Landowners Receive $5 million from SD Game, Fish and Parks

Landowners in South Dakota received more than $5 million in the past year from the state Game, Fish and Parks Department for granting public hunting access on their land. That represents about 9 percent of GFP’s operations budget and about 5 percent of the department’s total budget of $82 million. About $50 million of GFP’s budget annually comes from license, park and camping sales, with about $5 million of general funding from the Legislature and depending on the year about $20 million to $30 million in federal aid.
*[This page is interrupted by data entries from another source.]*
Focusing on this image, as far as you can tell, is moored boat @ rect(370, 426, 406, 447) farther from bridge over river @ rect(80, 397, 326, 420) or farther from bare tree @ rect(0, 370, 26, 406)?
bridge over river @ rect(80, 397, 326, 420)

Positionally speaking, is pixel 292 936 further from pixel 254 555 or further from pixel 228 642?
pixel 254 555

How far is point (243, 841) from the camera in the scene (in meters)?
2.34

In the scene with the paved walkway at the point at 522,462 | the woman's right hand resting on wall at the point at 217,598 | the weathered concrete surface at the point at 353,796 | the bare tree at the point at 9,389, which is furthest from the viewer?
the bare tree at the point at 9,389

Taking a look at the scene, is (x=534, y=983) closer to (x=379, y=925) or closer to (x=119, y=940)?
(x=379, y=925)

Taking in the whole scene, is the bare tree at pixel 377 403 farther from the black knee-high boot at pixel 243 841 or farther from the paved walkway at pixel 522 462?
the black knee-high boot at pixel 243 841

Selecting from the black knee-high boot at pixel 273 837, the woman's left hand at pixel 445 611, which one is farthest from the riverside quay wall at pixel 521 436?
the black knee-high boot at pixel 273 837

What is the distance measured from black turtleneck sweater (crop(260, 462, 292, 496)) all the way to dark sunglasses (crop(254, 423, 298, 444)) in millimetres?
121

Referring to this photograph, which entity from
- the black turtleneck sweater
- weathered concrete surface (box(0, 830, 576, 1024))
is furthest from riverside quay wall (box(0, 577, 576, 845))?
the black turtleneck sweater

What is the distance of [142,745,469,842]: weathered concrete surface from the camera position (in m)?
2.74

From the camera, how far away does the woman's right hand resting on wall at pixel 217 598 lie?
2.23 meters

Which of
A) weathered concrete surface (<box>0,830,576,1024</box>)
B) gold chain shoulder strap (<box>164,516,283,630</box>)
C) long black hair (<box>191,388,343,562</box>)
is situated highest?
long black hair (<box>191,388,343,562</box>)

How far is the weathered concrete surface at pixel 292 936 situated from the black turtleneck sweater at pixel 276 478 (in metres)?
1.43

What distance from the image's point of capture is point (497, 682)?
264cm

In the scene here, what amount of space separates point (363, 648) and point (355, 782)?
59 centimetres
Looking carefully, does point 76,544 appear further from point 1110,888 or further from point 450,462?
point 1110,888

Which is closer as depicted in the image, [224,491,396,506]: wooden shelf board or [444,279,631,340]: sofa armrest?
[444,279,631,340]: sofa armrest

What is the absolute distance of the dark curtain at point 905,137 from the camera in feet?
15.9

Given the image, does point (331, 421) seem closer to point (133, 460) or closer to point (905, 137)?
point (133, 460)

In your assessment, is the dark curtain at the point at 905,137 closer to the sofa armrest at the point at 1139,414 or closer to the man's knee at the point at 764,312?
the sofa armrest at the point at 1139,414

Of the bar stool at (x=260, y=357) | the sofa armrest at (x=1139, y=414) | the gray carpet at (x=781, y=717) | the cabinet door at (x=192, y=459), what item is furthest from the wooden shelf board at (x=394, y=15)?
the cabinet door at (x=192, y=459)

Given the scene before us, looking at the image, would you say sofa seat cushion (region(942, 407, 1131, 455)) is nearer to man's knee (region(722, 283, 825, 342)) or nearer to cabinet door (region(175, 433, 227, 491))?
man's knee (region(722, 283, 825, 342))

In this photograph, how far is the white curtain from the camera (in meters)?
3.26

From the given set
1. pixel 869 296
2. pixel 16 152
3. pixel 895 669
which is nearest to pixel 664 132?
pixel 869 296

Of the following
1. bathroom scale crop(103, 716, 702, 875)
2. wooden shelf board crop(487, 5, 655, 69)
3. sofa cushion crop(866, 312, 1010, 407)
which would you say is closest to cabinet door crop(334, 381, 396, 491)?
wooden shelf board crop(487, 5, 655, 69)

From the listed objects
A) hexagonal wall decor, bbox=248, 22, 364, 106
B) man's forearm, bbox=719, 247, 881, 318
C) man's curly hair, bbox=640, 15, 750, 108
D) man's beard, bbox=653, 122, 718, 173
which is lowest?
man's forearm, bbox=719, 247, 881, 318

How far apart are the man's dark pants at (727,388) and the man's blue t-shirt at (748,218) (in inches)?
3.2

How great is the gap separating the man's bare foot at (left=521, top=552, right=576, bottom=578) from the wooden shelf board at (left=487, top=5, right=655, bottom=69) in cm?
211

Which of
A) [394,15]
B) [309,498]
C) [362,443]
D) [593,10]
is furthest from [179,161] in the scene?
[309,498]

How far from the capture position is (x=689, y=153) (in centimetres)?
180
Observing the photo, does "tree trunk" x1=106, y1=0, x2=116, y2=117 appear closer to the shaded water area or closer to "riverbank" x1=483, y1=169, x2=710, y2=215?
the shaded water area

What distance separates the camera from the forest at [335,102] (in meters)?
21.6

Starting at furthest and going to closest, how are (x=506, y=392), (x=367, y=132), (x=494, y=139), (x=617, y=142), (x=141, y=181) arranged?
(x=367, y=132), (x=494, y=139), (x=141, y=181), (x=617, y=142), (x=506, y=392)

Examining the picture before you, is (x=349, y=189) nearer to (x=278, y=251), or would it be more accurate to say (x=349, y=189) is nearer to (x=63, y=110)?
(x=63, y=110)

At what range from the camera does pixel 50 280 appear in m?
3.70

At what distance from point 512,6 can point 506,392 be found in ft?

The biggest portion of the access money went to landowners in the James River valley who enrolled in the special Conservation Reserve Enhancement program run by the department. The department paid $2.2 million to the holders of those contracts. They currently number 582, covering about 62,300 acres, with each agreement each scheduled to run 10 to 15 years. The department can take up to 100,000 acres. An equally large amount went to about 1,400 landowners who placed property in GFP’s walk-in area program. More than 1.3 million acres were contracted in 2011 at a cost of about $2.2 million to the department.



2011 SD Pheasant Harvest topped 1.5 million Birds

South Dakota is such a hotspot for pheasant hunting that even a down season still is very good. Hunters harvested more than 1.5 million pheasants in South Dakota during the 2011 season, according to an estimate by the SD Game, Fish and Parks Department. That was down from an estimated 1.8 million roosters taken by hunters in 2010.



The smaller harvest was expected, after the tough winter of 2010-2011 and the loss of habitat as farmers converted more grass acres to crops. The 2011 harvest was still the ninth-highest in the past 20 years.

Hunters again turned out in large numbers despite the lower expectations. Non-resident hunters totaled 95,077, down from 100,189 in 2010, while South Dakota hunters numbered 69,120, down from 72,465.



Bill to Increase the Cost of the Duck Stamp Introduced

Senate Bill S. 2156 would allow the Interior Secretary to adjust the price of the duck stamp, the license needed to hunt migratory waterfowl, every five years. The price of a stamp is still only $15 and has not increased since 1991. Because of that, the Duck Stamp has lost half of its purchasing power for land and habitat according to FWS Director Dan Ashe. Increasing the fee to $25, as suggested in the administration's fiscal 2013 budget, has the support of many sportsmen's and conservation groups, including Ducks Unlimited, the National Wildlife Federation, and the League.